George Herbert Walker Bush -- scion of a wealthy Connecticut banking family, son of a U.S. senator, graduate of Phillips Andover and Yale, millionaire oilman from Texas -- has accused members of Congress of being a "privileged class."
And who are the members of that "privileged class"? Well, consider 10 from Maryland:
1. Paul S. Sarbanes, born of Greek immigrant parents, educated in the public schools of Maryland's Eastern Shore, made it on his record to Princeton, where he won a Rhodes Scholarship. Graduated magna cum laude from Harvard Law School. After serving one term in the state legislature, defeated an entrenched political machine to enter Congress in 1970; moved up to Senate in 1976.
2. Barbara S. Mikulski, granddaughter of Polish immigrants who ran a grocery story in East Baltimore. Graduate of Roman Catholic parochial schools and the University of Maryland. Social worker, elected to Baltimore City Council in 1971 as a community activist, then to Congress in 1976, then to the Senate in 1986. Specializes in issues such as docks, child protection, Social Security.
3. Wayne Gilchrest, born in a New Jersey suburb of New York, product of public schools and small colleges, former Peace Corpsman, teacher and house painter, resident of Chestertown, elected to Congress in 1990 as a moderate Republican over a conservative Democrat tainted with defense-contractor money and staff scandal.
4. Helen Delich Bentley, born of Yugoslavian immigrant parents in a small town in Nevada, educated at a state university. Newspaper woman at home on the docks of Baltimore despite her diminutive frame. Elected to Congress in 1984 as a pro-union Republican over an entrenched Democrat. Lives in a modest home in Lutherville.

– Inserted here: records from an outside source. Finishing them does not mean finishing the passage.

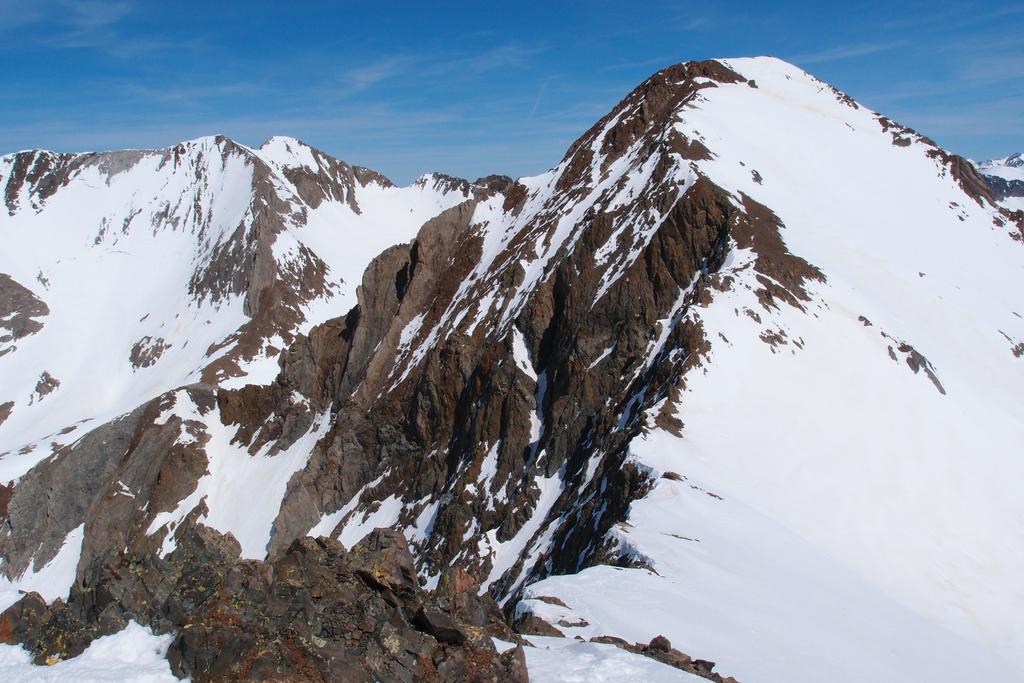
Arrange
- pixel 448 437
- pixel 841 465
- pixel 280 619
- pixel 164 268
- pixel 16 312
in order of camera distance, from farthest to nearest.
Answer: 1. pixel 164 268
2. pixel 16 312
3. pixel 448 437
4. pixel 841 465
5. pixel 280 619

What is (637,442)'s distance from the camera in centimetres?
3105

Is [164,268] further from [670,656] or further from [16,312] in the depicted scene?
[670,656]

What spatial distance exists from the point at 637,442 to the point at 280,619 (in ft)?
73.0

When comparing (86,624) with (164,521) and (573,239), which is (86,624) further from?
(164,521)

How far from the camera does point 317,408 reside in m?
70.9

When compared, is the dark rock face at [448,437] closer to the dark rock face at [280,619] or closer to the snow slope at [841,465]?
the dark rock face at [280,619]

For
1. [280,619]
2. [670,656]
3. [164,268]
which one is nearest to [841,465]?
[670,656]

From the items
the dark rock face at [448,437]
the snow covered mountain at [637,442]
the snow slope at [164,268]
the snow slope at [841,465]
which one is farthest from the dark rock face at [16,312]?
the snow slope at [841,465]

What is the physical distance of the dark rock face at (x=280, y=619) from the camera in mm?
9836

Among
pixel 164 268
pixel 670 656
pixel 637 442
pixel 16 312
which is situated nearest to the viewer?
pixel 670 656

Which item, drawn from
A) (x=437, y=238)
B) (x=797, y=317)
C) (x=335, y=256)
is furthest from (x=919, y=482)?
(x=335, y=256)

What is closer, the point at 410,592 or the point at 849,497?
the point at 410,592

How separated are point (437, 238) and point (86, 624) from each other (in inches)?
2380

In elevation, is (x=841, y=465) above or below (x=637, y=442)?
above
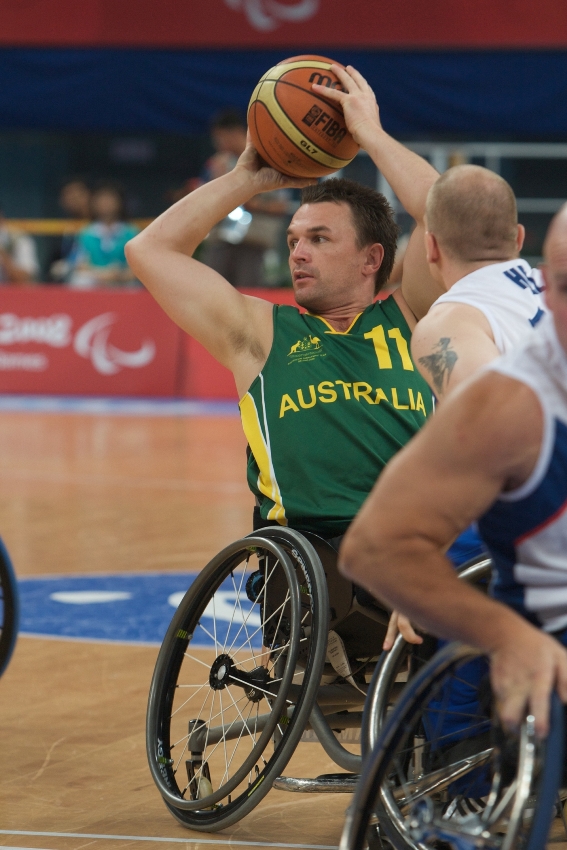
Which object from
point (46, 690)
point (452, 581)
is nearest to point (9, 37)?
point (46, 690)

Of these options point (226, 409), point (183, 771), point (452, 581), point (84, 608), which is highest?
point (452, 581)

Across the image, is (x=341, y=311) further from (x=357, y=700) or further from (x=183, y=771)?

5. Benjamin L. Cardin, descendant of 19th century Jewish immigrants to America, educated at public schools in Pikesville, then state universities. Elected to Maryland House of Delegates at the age of 24, served five terms, the last two as Speaker. Elected to Congress in 1986 to represent the blue-collar neighborhoods of "Bawlamer." Legislative interests include public works and transportation.
6. Tom McMillen, son of a small-town dentist and college teacher in Pennsylvania, product of public schools, won scholarship to play basketball at University of Maryland, then a Rhodes Scholarship. After 11 years in professional basketball, chose Maryland as his permanent home, built his own successful business. A centrist who calls himself an "entrepreneurial" Democrat, was elected to Congress in 1986. Specializes in banking affairs, space, science, technology and has become a leading policy maker in college and professional athletics.
7. Steny H. Hoyer, born in New York, product of public schools, attended University of Maryland. Lawyer, elected to Maryland Senate at age of 28, then to Congress in 1981 from a Washington bedroom community made up largely of lower- and mid-level government employees. In 10 years has risen to front ranks of his party's leadership in the House of Representatives.
8. Beverly B. Byron, born into middle class family in Baltimore, attended Hood College. Elected to Congress in 1978 to succeed her husband who had died in office. Conservative Democrat with special interest in defense matters as a member of the hawkish House Armed Services Committee.
9. Kweisi Mfume, product of inner-city Baltimore and its public schools. Adopted an African name. Graduate of Morgan State University, talk-radio show host, elected as a maverick city councilman of Baltimore in 1979. Earned a masters degree from Johns Hopkins while serving in city government, elected to Congress in 1986 to succeed the legendary Parren J. Mitchell. Legislative interests and skills run from hunger to high finance.
10. Constance A. Morella, born into an Italian immigrant family in working-class suburb of Boston. Educated in public schools, mother of three who also raised six of her late sister's children, taught college English, began political career late, in 1979, as a liberal Republican in the tradition of Sen. Charles McC. Mathias. Served two terms in Maryland legislature, elected to Congress in 1986. Devotes legislative attention to civil service matters and problems of the aging.
These are but 10 of 535 men and women from across America who are the bone and sinew of the Congress of the United States -- people who President Bush maintains belong to "a privileged class." Not one of the 10 inherited substantial wealth, and only Tom McMillen, who made it as a basketball superstar and then as a businessman, is a millionaire.
Go back now, read President Bush's background, and ask, who really deserves to be called a member of the "privileged class"?
Ray Jenkins is editor of the editorial pages of The Evening Sun.